松本:制度としてはかなり網羅できているのではないかと思っています。でも一方で、子供が保育園になかなか入れずに、職場復帰をしたくてもできない人や、親御さんの介護で時短勤務をしなければならない人には、一人ひとりの社員と上長がじっくり話し合って、どのような働き方をするべきか話し合っています。

そういうものは制度に関わらず今後も個々に対応していきたいと思っています。そして時代とともに社員も社会も変わっていくので、そろそろ新たに制度を募集してみてもいいかもしれません。

ー最後に、社内制度に対する松本さんのお考えを伺いたいです。社内制度は、会社においてどのような役割を果たしていると思いますか。

松本:制度を導入すると当然お金がかかるわけですが、お金の出処はいつも「みんなが頑張って稼いだお金」です。それを自己満足的に会社が使って、社員が喜べないような状況には絶対にしたくありません。できるだけみんなが平等に喜べるような内容を制度にすることを心がけています。

あとは、「Dear WOMAN」制度に代表されるように、会社として社員に発信したいという意図を持っている場合もあります。
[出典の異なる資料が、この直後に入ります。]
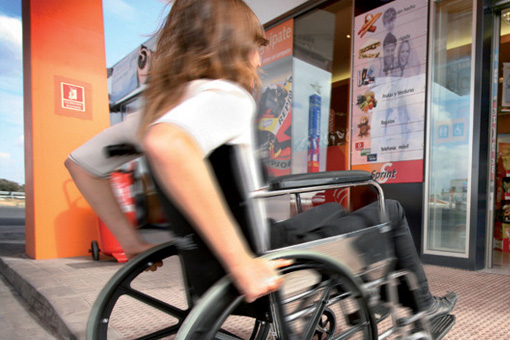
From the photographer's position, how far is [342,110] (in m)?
4.02

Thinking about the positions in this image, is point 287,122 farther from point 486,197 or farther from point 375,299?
point 375,299

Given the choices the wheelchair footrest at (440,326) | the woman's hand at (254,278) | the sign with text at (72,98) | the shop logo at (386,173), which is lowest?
the wheelchair footrest at (440,326)

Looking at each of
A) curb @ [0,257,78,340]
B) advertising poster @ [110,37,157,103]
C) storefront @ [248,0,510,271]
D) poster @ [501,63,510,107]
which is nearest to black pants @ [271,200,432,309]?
curb @ [0,257,78,340]

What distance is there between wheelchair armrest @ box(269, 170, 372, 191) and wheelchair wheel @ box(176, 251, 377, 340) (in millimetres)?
140

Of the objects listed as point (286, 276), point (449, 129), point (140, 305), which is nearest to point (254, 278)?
point (286, 276)

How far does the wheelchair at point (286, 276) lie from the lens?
25.8 inches

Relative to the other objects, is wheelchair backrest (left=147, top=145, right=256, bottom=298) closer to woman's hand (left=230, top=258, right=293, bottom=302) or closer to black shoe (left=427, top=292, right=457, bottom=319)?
woman's hand (left=230, top=258, right=293, bottom=302)

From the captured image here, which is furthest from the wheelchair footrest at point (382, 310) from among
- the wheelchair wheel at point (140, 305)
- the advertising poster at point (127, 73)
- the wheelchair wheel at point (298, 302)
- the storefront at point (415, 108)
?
the advertising poster at point (127, 73)

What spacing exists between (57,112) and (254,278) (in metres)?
3.64

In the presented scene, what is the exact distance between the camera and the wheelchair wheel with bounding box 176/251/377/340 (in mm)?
627

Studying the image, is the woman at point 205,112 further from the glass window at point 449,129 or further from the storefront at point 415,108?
the glass window at point 449,129

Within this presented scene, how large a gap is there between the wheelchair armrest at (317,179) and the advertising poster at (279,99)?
3.45 meters

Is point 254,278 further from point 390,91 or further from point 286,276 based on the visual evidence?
point 390,91

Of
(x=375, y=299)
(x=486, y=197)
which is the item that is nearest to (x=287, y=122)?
(x=486, y=197)
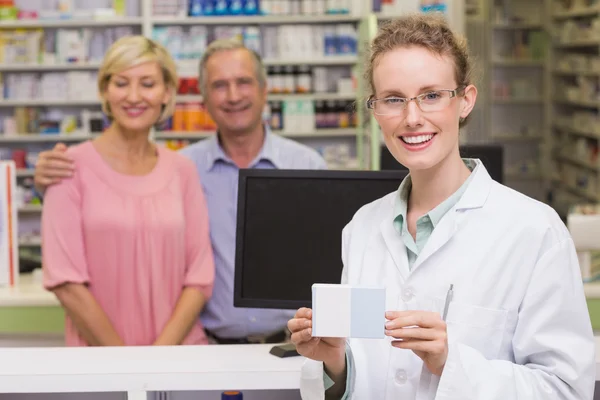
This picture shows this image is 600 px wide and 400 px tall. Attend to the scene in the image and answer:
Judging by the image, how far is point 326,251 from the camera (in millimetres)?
2242

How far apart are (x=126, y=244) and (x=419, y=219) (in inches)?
47.4

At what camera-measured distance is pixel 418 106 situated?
153 cm

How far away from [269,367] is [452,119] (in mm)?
838

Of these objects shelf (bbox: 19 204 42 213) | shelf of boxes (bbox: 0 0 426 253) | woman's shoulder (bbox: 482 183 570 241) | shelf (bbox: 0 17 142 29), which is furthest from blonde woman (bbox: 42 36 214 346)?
shelf (bbox: 19 204 42 213)

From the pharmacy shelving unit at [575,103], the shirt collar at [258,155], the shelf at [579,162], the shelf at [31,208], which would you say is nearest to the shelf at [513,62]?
the pharmacy shelving unit at [575,103]

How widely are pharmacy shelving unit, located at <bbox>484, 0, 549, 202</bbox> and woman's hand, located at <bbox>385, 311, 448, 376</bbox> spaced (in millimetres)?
8696

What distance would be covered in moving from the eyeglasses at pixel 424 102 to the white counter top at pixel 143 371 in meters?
0.79

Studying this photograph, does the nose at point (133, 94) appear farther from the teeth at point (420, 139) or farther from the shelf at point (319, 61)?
the shelf at point (319, 61)

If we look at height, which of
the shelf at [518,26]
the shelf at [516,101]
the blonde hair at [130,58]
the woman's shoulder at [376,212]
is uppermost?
the shelf at [518,26]

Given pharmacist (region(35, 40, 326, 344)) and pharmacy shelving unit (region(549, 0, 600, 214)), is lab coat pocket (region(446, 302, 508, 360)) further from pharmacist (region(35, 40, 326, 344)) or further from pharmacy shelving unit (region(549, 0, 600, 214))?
Result: pharmacy shelving unit (region(549, 0, 600, 214))

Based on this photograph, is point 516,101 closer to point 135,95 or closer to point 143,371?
point 135,95

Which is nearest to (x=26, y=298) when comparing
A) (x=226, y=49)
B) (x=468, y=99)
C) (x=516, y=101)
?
(x=226, y=49)

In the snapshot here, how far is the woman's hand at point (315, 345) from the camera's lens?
154cm

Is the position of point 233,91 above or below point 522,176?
above
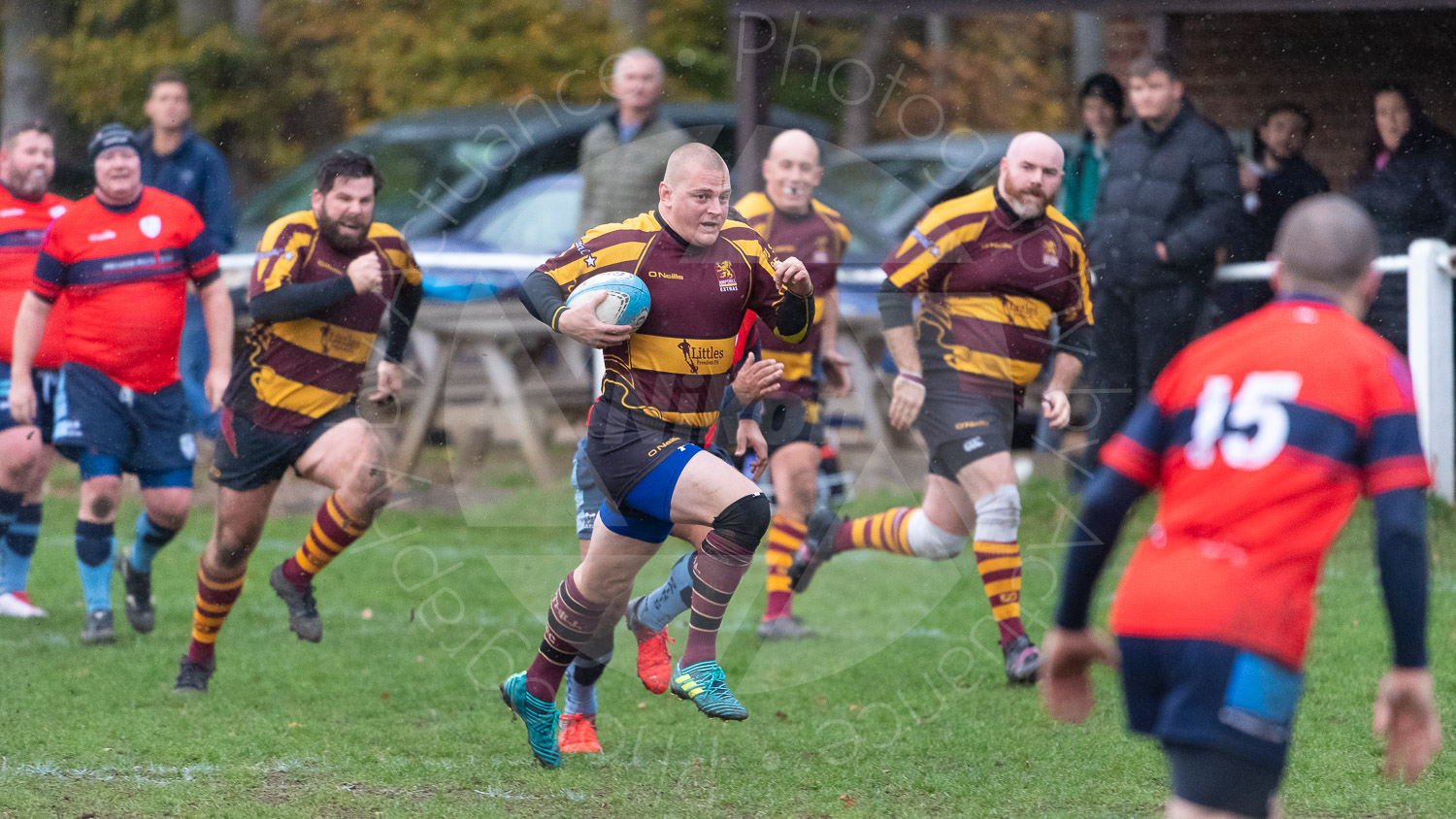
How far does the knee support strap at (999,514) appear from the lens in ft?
19.2

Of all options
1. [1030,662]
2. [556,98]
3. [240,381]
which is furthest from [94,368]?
[556,98]

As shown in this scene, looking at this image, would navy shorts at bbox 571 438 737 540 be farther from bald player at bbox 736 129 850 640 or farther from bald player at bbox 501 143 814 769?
bald player at bbox 736 129 850 640

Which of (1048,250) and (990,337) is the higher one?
(1048,250)

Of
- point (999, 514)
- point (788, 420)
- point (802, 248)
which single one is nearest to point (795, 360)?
point (788, 420)

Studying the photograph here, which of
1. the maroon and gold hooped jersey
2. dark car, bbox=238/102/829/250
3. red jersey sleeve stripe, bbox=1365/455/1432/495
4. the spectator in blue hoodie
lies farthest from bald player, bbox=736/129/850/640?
red jersey sleeve stripe, bbox=1365/455/1432/495

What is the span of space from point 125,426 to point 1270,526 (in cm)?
516

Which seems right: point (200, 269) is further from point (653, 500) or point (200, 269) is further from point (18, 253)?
point (653, 500)

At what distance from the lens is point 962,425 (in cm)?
591

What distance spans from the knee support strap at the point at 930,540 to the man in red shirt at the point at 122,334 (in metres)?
2.82

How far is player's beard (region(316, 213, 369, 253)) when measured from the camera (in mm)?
5727

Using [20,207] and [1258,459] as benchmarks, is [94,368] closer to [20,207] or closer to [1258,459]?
[20,207]

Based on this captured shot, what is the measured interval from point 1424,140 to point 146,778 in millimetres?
6401

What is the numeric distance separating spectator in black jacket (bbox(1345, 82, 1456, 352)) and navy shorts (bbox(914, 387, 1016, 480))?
A: 2992 millimetres

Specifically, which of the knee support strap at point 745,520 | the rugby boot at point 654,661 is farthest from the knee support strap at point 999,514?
the knee support strap at point 745,520
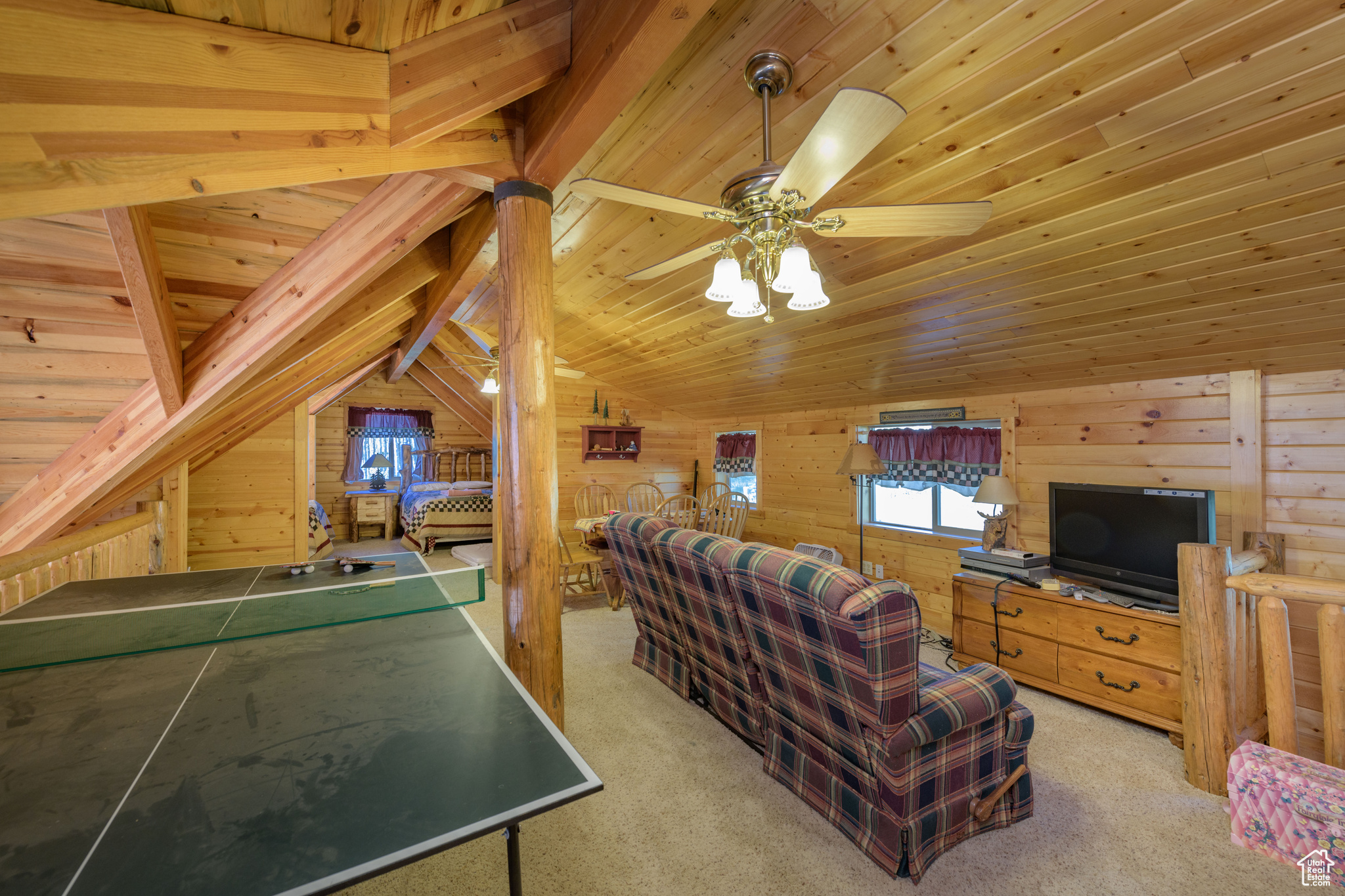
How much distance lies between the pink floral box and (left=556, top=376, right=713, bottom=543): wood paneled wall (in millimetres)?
4932

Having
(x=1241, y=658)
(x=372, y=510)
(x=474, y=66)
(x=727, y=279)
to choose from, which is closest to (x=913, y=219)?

もしかすると、今この瞬間は自分には関係ないと思っても、大きな目で見たときにみんなのためになるものであり、サニーサイドアップらしさという視点で会社が発信したい内容でもある。今後もこうした考えのもと、制度を運営していきたいと考えています。

「社員に発信した内容を伝える」手段としての社内制度

社内制度を導入するとき、「社員のためになるもの」という軸で考えることはあっても、「社員に発信したい想い」という軸で考えることはあまりないのではないでしょうか。

しかし、「卵子凍結補助」や「同性婚・事実婚」など、世の中で話題や課題になっていることについての会社の考えや想いを社員に知ってもらうことはとても重要なことです。社内制度を新たに作ろうと考えている企業の方は、ぜひこの軸でも制度の内容を考えてみてはいかがでしょうか。